Work item
From the first line to the last, restate the data exactly, leaving out the images.

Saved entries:
========================

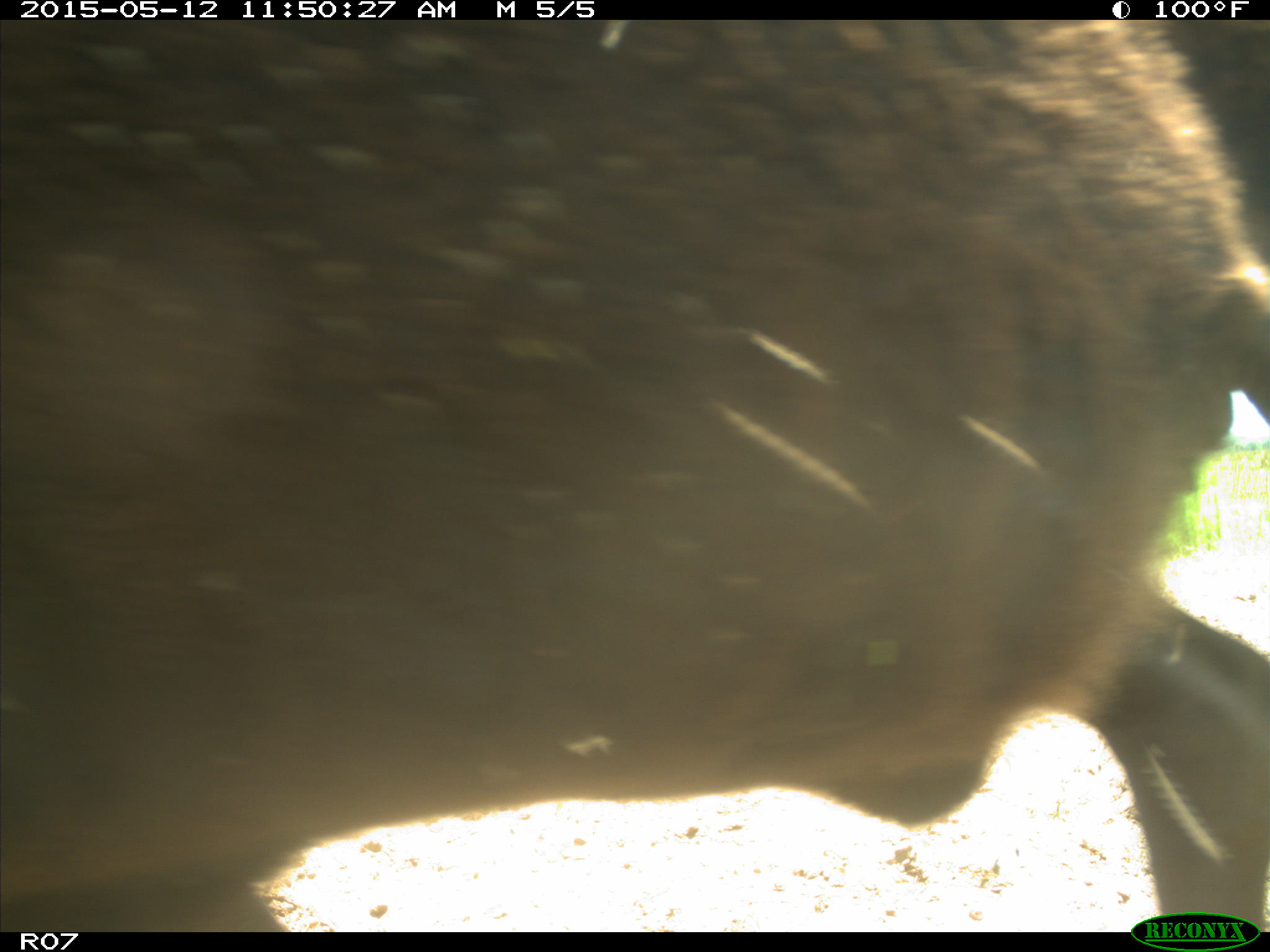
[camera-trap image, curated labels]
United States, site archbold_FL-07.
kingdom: Animalia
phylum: Chordata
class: Mammalia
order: Artiodactyla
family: Bovidae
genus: Bos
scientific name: Bos taurus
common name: domestic cow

========================

Exercise solution
[camera-trap image, curated labels]
United States, site archbold_FL-07.
kingdom: Animalia
phylum: Chordata
class: Mammalia
order: Artiodactyla
family: Bovidae
genus: Bos
scientific name: Bos taurus
common name: domestic cow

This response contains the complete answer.